Akal dan EmosI
Matius 22:34-40
Jawab Yesus kepadanya: “Kasihilah Tuhan, Allahmu, dengan segenap hatimu dan dengan segenap jiwamu dan dengan segenap akal budimu.
- Matius 22:37
Allah menciptakan manusia menurut gambar dan rupa-Nya. Itu berarti manusia mempunyai karakter atau sifat Allah dalam hal kapasitas akal dan emosi.
Dalam Yohanes 1:1, dikatakan bahwa Firman (yaitu Tuhan Yesus) adalah Allah. Dalam bahasa aslinya, istilah Firman adalah logos. Logos adalah kata dasar dari kata logika. Logika mengandung arti akal atau rasio. Jadi, Allah kita adalah Allah yang berakal. Karena kita menyandang gambar dan rupa Allah maka kita adalah makhluk yang berakal. Allah memerintahkan kita untuk menggunakan akal, misalnya di dalam 2 Korintus 10:5b untuk “menawan segala pikiran dan menaklukkannya kepada Kristus.”
Di sisi lain, Alkitab mencatat tentang Allah yang beremosi. Misalnya, Tuhan Yesus merasa sedih dan menangis ketika mengetahui Lazarus meninggal dunia. Ia marah ketika halaman bait Allah dijadikan tempat berdagang. Masih banyak bagian lain dari Injil yang mencatat belas kasihan Yesus melihat mereka yang menderita. Jika Tuhan beremosi maka kita sebagai ciptaan-Nya juga demikian. Emosi bukan sesuatu yang negatif dalam kehidupan.
Kesimpulannya jelas, manusia adalah makhluk yang berakal dan beremosi. Mengutamakan salah satu atas yang lainnya adalah mendistorsi gambar dan rupa Allah dalam diri kita. Dalam hukum yang terutama, perintah mengasihi Tuhan juga mencakup unsur akal dan emosi (Mat 22:37).

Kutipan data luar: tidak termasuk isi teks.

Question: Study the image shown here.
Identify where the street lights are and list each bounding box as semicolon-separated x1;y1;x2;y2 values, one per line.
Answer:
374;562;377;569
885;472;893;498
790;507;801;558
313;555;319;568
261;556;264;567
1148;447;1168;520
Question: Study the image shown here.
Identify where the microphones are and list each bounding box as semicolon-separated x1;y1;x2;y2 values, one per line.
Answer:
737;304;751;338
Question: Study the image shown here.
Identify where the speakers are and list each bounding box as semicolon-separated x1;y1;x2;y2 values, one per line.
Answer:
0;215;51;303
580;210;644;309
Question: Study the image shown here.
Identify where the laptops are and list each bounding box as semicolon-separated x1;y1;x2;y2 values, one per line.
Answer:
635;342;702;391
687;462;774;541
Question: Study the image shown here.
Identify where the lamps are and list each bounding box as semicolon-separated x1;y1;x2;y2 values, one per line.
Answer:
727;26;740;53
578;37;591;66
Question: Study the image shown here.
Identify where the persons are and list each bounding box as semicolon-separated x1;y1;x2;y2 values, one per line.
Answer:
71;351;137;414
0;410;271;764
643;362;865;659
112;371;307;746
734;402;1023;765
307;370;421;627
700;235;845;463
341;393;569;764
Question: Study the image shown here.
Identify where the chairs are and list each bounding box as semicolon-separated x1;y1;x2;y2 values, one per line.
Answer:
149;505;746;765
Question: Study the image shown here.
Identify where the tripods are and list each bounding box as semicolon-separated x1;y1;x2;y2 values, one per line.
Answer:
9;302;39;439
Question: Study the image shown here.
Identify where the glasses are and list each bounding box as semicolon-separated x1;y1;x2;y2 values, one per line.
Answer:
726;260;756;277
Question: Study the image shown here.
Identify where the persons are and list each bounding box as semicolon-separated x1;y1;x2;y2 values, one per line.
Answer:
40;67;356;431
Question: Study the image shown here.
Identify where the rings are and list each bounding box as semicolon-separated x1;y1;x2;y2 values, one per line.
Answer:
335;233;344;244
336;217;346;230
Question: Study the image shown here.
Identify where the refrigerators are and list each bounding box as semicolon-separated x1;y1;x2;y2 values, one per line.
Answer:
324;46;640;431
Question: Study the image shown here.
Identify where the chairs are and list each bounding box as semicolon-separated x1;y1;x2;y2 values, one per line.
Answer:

Karena akal dan emosi sama pentingnya dalam hidup, maka iman yang sehat dibangun di atas dua hal tersebut. Jangan kita mengatakan, “Pokoknya saya yakin itu pimpinan Tuhan atau gerakan Roh kudus” padahal akal sehat menyatakan itu keliru. Misalnya, ada orang yang merasa Tuhan berbicara kepadanya untuk berdoa saja bagi kesembuhannya, padahal di sisi lain, Tuhan menghendakinya menggunakan akal untuk mendapatkan pengobatan medis. Mendapatkan pengobatan medis bukanlah tanda tidak beriman. Di sisi lain, sebagai makhluk beremosi, kita tidak perlu menekan emosi, mengeraskan hati atau menyangkali pergumulan hati kita. Tuhan senang mendengar keluh kesah kita seperti yang dilakukan penulis kitab Mazmur. Hiduplah dengan akal dan emosi yang Tuhan Yesus karuniakan.
Refleksi Diri:
- Apakah Anda cenderung mengutamakan akal atau emosi?
- Setelah membaca renungan ini, bagaimana Anda menyeimbangkan penggunaan emosi yang telah Yesus karuniakan kepada Anda?